◆ **Work to be completed**:
Set down, word for word, the stretch of lines from the one containing "From the list" to the end of the records below.

◆ **Input records**:

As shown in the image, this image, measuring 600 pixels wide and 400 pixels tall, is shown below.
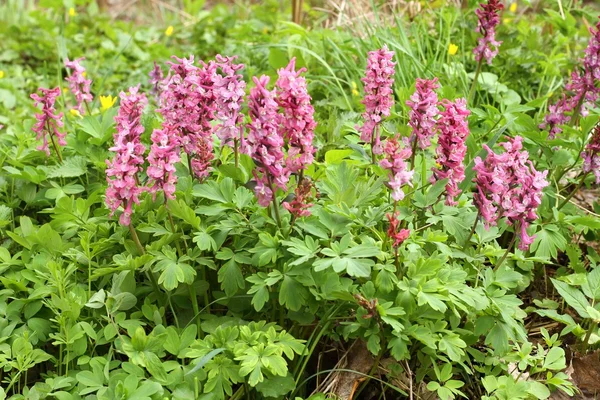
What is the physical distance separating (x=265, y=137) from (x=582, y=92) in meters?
1.77

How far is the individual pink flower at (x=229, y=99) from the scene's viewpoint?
2.20 metres

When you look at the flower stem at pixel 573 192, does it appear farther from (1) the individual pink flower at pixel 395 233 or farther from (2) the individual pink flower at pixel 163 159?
(2) the individual pink flower at pixel 163 159

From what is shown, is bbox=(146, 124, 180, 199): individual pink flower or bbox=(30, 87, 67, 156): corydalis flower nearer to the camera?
bbox=(146, 124, 180, 199): individual pink flower

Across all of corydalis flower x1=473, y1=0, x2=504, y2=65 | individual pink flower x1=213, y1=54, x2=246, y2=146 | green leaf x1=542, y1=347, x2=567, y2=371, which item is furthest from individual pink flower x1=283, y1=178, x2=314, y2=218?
corydalis flower x1=473, y1=0, x2=504, y2=65

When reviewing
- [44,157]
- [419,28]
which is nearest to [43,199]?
[44,157]

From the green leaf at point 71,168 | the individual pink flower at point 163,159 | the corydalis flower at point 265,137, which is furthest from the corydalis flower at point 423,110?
the green leaf at point 71,168

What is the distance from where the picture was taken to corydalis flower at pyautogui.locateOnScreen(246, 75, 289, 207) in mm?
2018

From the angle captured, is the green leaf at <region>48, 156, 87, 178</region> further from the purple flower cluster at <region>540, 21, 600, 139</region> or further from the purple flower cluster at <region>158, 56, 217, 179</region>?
the purple flower cluster at <region>540, 21, 600, 139</region>

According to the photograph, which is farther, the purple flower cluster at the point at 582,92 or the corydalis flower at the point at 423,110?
the purple flower cluster at the point at 582,92

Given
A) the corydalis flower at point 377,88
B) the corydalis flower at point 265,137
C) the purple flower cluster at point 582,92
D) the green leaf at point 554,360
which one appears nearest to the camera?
the corydalis flower at point 265,137

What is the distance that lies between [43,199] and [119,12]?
541 centimetres

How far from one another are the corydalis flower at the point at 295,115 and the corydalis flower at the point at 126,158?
0.46m

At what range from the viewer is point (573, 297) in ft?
8.01

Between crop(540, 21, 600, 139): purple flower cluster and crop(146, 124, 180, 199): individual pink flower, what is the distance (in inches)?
69.2
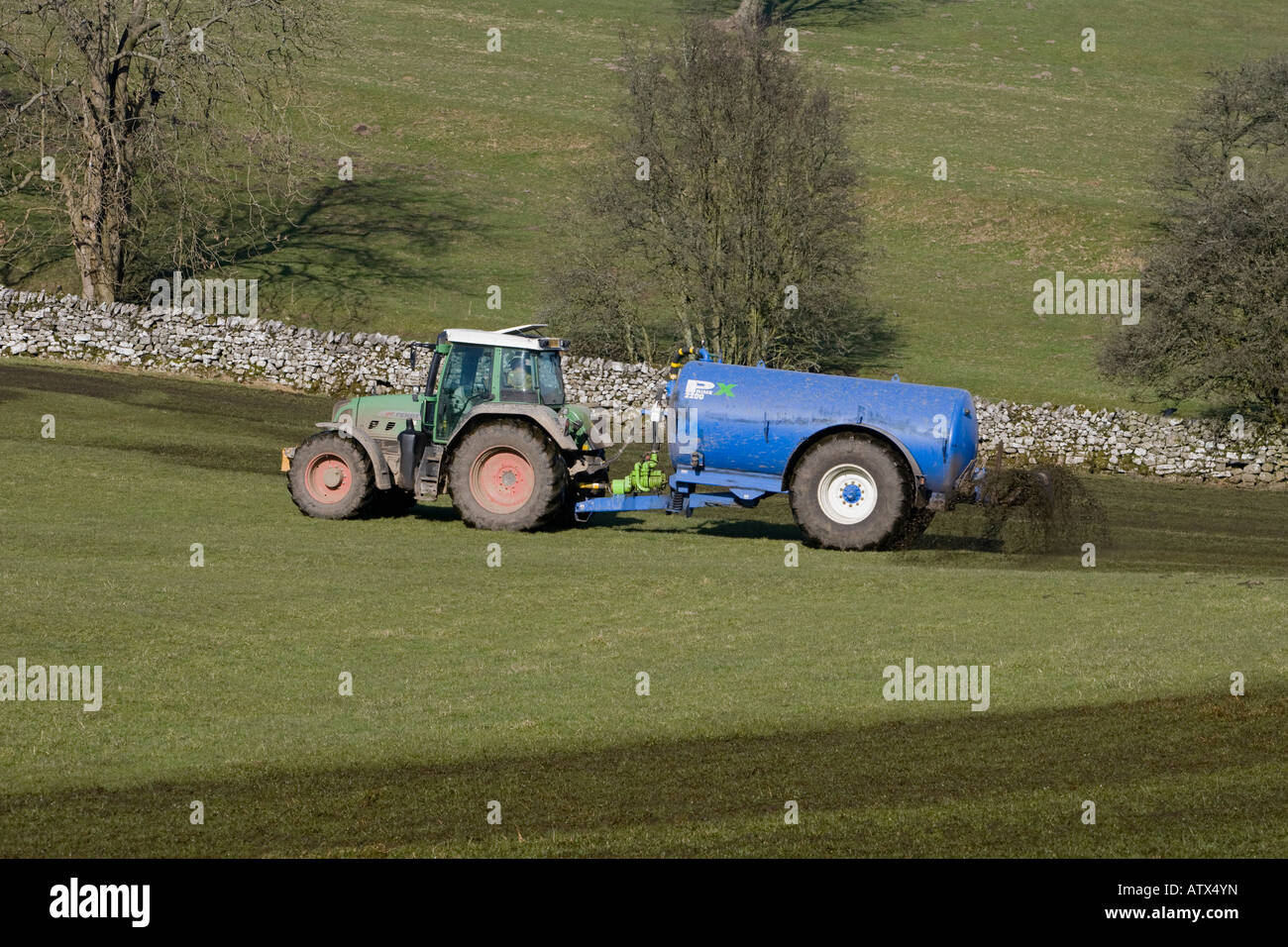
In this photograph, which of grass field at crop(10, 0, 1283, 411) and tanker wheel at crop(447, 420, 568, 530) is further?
grass field at crop(10, 0, 1283, 411)

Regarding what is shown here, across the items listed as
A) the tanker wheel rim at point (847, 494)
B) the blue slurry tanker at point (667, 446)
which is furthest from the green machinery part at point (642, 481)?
the tanker wheel rim at point (847, 494)

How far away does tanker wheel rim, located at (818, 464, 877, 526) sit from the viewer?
20.1 metres

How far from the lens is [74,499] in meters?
22.7

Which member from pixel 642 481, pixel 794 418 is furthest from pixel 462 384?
pixel 794 418

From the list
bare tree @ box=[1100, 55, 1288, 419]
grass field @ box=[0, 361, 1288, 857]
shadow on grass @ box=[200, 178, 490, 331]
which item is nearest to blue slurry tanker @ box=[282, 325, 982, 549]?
grass field @ box=[0, 361, 1288, 857]

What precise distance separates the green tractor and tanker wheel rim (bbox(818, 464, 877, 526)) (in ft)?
12.2

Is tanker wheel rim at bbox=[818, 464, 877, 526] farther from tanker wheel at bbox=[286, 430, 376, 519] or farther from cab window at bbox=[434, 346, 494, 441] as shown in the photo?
tanker wheel at bbox=[286, 430, 376, 519]

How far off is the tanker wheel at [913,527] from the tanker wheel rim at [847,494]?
2.44 ft

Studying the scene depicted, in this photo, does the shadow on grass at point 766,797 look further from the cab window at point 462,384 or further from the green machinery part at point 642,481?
the cab window at point 462,384

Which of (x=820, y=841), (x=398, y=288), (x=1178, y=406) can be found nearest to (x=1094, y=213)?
(x=1178, y=406)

◆ **Worked answer**:
From the list
bare tree @ box=[1100, 55, 1288, 419]
grass field @ box=[0, 361, 1288, 857]
shadow on grass @ box=[200, 178, 490, 331]
which item is nearest to blue slurry tanker @ box=[282, 325, 982, 549]?
grass field @ box=[0, 361, 1288, 857]

What precise distance separates the green tractor and tanker wheel rim (bbox(818, 464, 877, 526)) (in ft)?
12.2

Is tanker wheel rim at bbox=[818, 464, 877, 526] farther from tanker wheel at bbox=[286, 430, 376, 519] or farther from cab window at bbox=[434, 346, 494, 441] as shown in the photo?
tanker wheel at bbox=[286, 430, 376, 519]

How far off is the tanker wheel at [913,527] from the tanker wheel rim at [847,494]?
2.44 ft

Studying the scene depicted, in this photo, does the shadow on grass at point 766,797 look further from the cab window at point 462,384 or further from the green machinery part at point 642,481?
the cab window at point 462,384

Which of (x=820, y=841), (x=398, y=288), (x=1178, y=406) can be found nearest to (x=1094, y=213)?
(x=1178, y=406)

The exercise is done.